Another factor affecting tritium breeding is reactor downtime. When the tritium multiplication stops, the isotope continues to decay. Sustainability can only be guaranteed if the reactor operates more than 50% of the time.

Whether it is for an experimental reactor like ITER or a prototype reactor like DEMO that needs to be shut down for adjustments to optimize performance, such a running time is difficult to guarantee. Abdul said that if existing tokamak devices are any guide, the time between failures could be hours or days, and repairs would take months. Future fusion reactors may struggle to operate more than 5 percent of the time, he said.

In addition, in order for tritium valorization to be sustainable, operators also need to control tritium leakage. Tritium escapes from the reactor's metal reactor walls through tiny gaps. Abdo's analysis assumes a loss rate of 0.1%. But Jasby thinks there's more to it than that. As tritium goes through complex reactors and reprocessing systems, "think of all the places it's going to go," Jasby said.

Is it okay to give up tritium fuel in fusion reactors?

Under such circumstances, two private fusion companies have decided to abandon tritium fuel altogether.

California-based startup TAE Technologies plans to use ordinary hydrogen and boron, while Washington state-based startup Helion will fuse deuterium and helium-3 - a A rare helium isotope. These reactions require higher temperatures than deuterium-tritium, but the companies believe it's a price worth paying to avoid the trouble that tritium brings.

These alternative fusion reactors have the added attraction of producing fewer or no neutrons, which avoids the material damage and radioactivity caused by deuterium-tritium fusion. Michl Binderbauer, TAE's chief executive, said TAE's reactor - a stable rotating plasma ring - could last for 40 years without neutrons. But the main challenge for this model of reactor comes from temperature: deuterium-tritium fusion requires 150 million degrees Celsius, while ordinary hydrogen and boron require 1 billion degrees Celsius.

Helion's fuel is tritium and helium-3, which burns at a temperature of 200 million degrees Celsius.
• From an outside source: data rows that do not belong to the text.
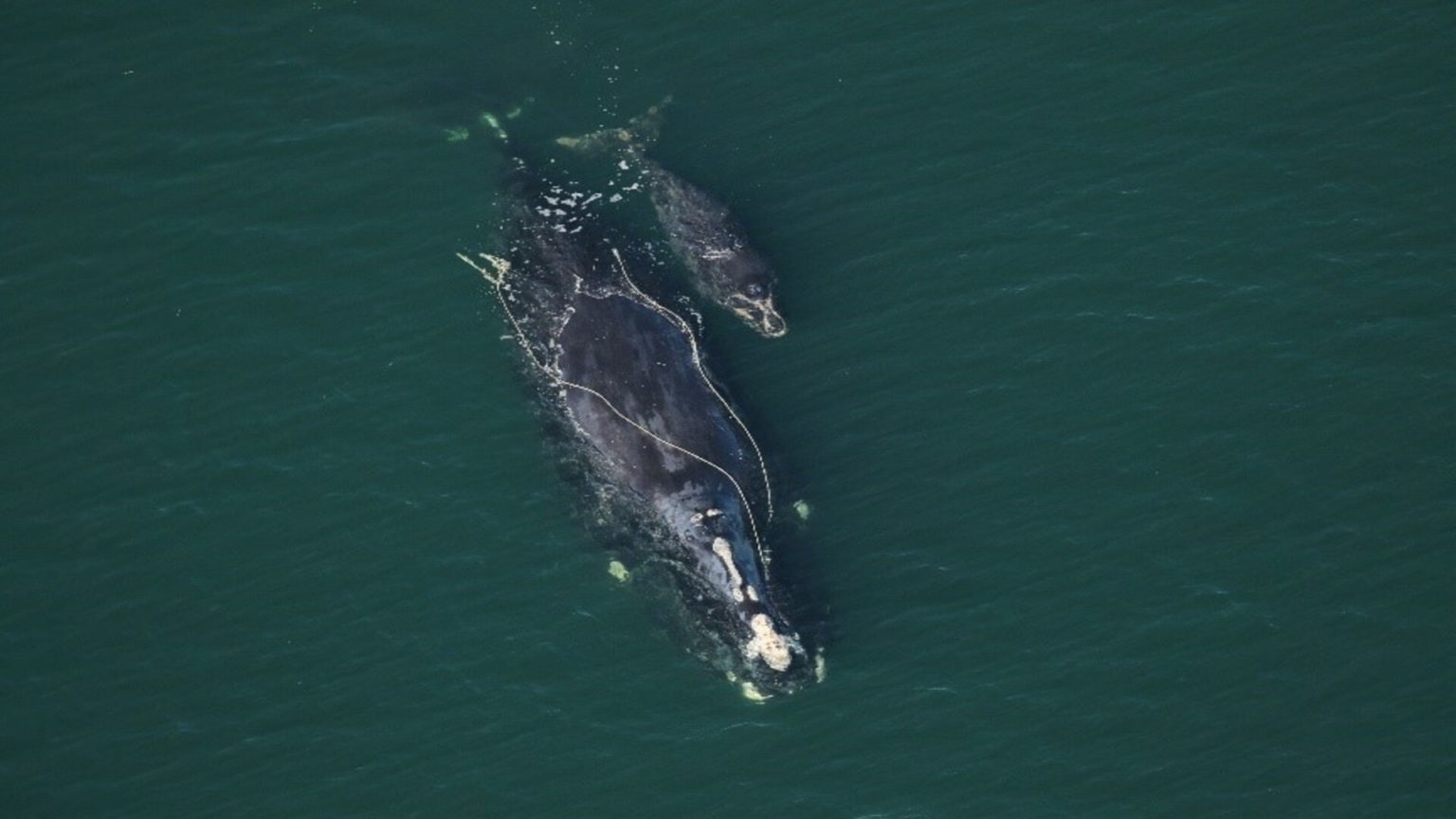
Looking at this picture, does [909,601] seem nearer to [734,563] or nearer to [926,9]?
[734,563]

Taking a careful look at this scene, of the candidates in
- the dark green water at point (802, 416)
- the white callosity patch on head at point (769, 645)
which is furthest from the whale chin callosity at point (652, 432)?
the dark green water at point (802, 416)

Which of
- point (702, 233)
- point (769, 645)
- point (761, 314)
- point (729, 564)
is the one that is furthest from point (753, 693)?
point (702, 233)

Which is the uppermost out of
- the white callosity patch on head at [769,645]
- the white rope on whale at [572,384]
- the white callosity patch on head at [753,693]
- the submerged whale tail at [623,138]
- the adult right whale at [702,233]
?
the submerged whale tail at [623,138]

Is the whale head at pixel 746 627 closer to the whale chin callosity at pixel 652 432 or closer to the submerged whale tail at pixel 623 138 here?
the whale chin callosity at pixel 652 432

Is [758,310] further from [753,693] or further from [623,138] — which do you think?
[753,693]

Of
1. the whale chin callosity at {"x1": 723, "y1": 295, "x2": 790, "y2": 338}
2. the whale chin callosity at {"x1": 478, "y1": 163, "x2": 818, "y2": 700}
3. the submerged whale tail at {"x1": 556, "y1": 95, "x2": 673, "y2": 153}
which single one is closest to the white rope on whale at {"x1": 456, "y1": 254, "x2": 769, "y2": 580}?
the whale chin callosity at {"x1": 478, "y1": 163, "x2": 818, "y2": 700}

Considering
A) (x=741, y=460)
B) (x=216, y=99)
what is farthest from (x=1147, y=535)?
(x=216, y=99)
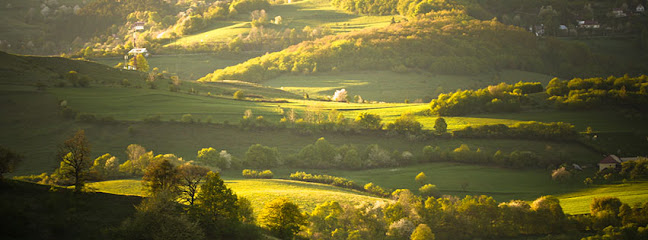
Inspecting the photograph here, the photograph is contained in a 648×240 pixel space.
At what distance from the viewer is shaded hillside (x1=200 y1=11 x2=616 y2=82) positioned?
163m

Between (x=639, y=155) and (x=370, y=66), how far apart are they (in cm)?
9207

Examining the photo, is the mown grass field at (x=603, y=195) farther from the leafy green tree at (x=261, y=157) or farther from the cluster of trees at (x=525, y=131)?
the leafy green tree at (x=261, y=157)

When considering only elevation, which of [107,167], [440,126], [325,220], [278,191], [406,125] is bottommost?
[278,191]

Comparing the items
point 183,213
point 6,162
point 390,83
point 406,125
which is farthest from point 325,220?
point 390,83

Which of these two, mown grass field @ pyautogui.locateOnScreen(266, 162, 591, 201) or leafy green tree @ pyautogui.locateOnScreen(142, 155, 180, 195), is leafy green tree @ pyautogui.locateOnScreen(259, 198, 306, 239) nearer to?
leafy green tree @ pyautogui.locateOnScreen(142, 155, 180, 195)

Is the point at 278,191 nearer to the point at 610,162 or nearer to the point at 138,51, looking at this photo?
the point at 610,162

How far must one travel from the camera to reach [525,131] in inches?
3290

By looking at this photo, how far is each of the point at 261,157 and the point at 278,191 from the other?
16.6 m

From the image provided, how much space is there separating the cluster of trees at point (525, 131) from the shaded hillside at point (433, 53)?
75.2 meters

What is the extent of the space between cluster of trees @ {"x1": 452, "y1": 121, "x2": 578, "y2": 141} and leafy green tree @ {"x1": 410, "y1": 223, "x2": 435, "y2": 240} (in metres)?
39.1

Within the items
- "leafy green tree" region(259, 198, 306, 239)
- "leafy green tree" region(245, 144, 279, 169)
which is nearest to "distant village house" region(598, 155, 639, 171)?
"leafy green tree" region(245, 144, 279, 169)

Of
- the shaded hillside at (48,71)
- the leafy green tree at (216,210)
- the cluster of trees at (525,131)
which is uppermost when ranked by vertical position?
the shaded hillside at (48,71)

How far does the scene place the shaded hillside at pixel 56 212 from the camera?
30750mm

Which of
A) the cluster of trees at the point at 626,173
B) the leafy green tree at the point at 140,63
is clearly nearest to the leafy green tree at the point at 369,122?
the cluster of trees at the point at 626,173
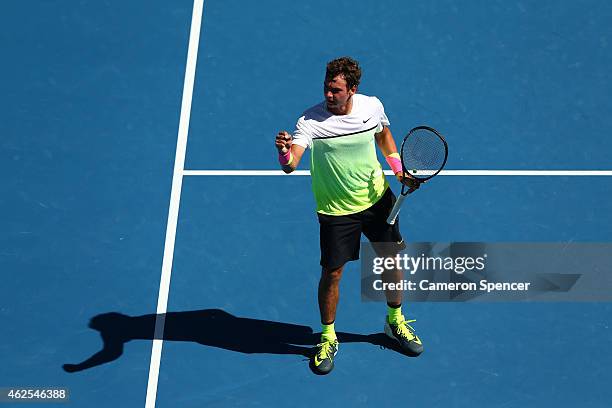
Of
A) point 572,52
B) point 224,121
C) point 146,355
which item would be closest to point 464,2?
point 572,52

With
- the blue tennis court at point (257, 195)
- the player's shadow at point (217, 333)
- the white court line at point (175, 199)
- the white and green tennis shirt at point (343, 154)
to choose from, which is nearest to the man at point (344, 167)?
Answer: the white and green tennis shirt at point (343, 154)

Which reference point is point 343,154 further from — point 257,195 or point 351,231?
point 257,195

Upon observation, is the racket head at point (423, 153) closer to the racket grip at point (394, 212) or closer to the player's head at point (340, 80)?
the racket grip at point (394, 212)

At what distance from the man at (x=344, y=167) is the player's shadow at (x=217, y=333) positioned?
1.73 feet

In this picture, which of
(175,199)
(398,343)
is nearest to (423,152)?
(398,343)

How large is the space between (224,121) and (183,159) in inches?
26.3

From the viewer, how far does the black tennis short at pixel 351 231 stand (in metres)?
6.64

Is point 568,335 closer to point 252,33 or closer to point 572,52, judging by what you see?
point 572,52

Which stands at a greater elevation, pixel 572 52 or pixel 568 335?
pixel 572 52

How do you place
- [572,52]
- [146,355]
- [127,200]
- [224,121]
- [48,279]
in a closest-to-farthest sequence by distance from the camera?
[146,355] → [48,279] → [127,200] → [224,121] → [572,52]

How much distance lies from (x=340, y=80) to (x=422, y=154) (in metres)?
0.85

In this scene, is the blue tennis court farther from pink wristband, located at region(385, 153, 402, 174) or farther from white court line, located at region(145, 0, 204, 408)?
pink wristband, located at region(385, 153, 402, 174)

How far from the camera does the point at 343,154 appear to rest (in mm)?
6516

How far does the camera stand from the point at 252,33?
998cm
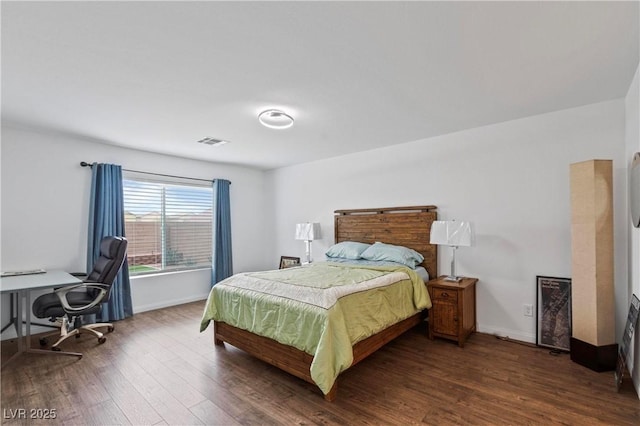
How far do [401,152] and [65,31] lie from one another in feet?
11.8

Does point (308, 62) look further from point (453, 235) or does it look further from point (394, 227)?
point (394, 227)

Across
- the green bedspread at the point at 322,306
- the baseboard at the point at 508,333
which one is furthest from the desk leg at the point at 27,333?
the baseboard at the point at 508,333

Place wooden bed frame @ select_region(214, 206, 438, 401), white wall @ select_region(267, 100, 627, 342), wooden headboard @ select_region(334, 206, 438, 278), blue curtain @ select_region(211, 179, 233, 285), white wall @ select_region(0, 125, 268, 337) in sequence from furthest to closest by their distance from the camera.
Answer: blue curtain @ select_region(211, 179, 233, 285), wooden headboard @ select_region(334, 206, 438, 278), white wall @ select_region(0, 125, 268, 337), white wall @ select_region(267, 100, 627, 342), wooden bed frame @ select_region(214, 206, 438, 401)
It uses a plasma ring similar to TAE, but compressed by a magnetic field.However, although helium-3 is stable, it is almost as rare as tritium and difficult to obtain. Most commercial sources of it rely on the decay of tritium. Helion CEO David Kirtley said that by adding additional deuterium to the fuel mixture, a deuterium-deuterium fusion reaction can occur to produce helium-3.

Nonetheless, traditional deuterium-tritium fusion advocates believe that tritium supplies can be expanded by building more fission reactors. Currently, some countries with nuclear weapons have specially built or modified commercial nuclear reactors and established their own tritium inventories. The U.S. Department of Energy provided tritium to the Princeton Plasma Physics Laboratory in the 1980s and 1990s, which at the time had a deuterium-tritium combustion reactor. But Federici does not believe the agency or militaries around the world will be in the business of selling tritium. "It is unlikely that defense stockpiles of tritium will be shared," he said.

Or maybe, the world could see a renaissance in CANDU technology. South Korea has four CANDU reactors and a plant that extracts tritium, but they do not sell them commercially. Romania has two and is building a tritium facility. China has several CANDU reactors. They can increase tritium production by adding lithium rods to the core, or by doping heavy water moderators with lithium. However, this approach may compromise the safety of the reactor, and tritium itself is also dangerous.

In decades of research on nuclear fusion, plasma physicists have single-mindedly pursued breakthroughs in the Q value of fusion reactors, hoping that the reactors could produce excess energy. Jasby said they view other issues, such as getting enough tritium, as "trivial" projects. But as the reactors get closer to criticality, it's time to start worrying about engineering details that are far from trivial. “Putting the issue off until later is just a big mistake,” Abdul said.